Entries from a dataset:
········
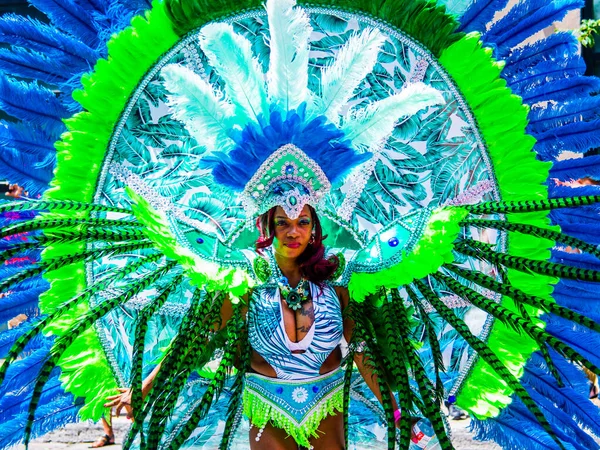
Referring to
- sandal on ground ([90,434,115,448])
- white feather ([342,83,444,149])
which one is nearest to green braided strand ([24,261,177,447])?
white feather ([342,83,444,149])

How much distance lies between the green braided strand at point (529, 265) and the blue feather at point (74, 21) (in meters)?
1.90

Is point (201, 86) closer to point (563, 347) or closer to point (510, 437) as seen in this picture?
point (563, 347)

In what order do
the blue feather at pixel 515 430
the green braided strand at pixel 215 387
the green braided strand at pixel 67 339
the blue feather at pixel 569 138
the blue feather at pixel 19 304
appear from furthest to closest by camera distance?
the blue feather at pixel 569 138, the blue feather at pixel 19 304, the blue feather at pixel 515 430, the green braided strand at pixel 215 387, the green braided strand at pixel 67 339

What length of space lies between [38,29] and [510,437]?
9.02 feet

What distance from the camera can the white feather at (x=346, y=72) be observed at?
10.0ft

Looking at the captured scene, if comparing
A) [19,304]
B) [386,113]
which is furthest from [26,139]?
A: [386,113]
········
• [OBJECTIVE]: Reproduce all of the entries above, switching every "camera" to "viewer" and keeping everything else unchanged. Omit the pictures from your output.

• [RESULT OF THIS TASK]:
Referring to
- sandal on ground ([90,434,115,448])
- white feather ([342,83,444,149])
which one is nearest to green braided strand ([24,261,177,447])?
white feather ([342,83,444,149])

How much distance lies between the green braided strand at point (529, 265) and the blue feather at point (74, 21) (in meters)?
1.90

Is point (201, 86) closer to point (563, 347) or closer to point (510, 437) as seen in this picture?
point (563, 347)

In what order do
the blue feather at pixel 515 430
the green braided strand at pixel 215 387
the green braided strand at pixel 67 339
the blue feather at pixel 569 138
the blue feather at pixel 19 304
appear from furthest to closest by viewer distance?
the blue feather at pixel 569 138, the blue feather at pixel 19 304, the blue feather at pixel 515 430, the green braided strand at pixel 215 387, the green braided strand at pixel 67 339

What length of space lies between [38,29] and [510,437]?
9.02 feet

What distance from the viewer can the white feather at (x=346, y=72) be observed at?
10.0ft

Looking at the captured scene, if comparing
A) [19,304]
B) [386,113]
which is furthest from [26,139]?
A: [386,113]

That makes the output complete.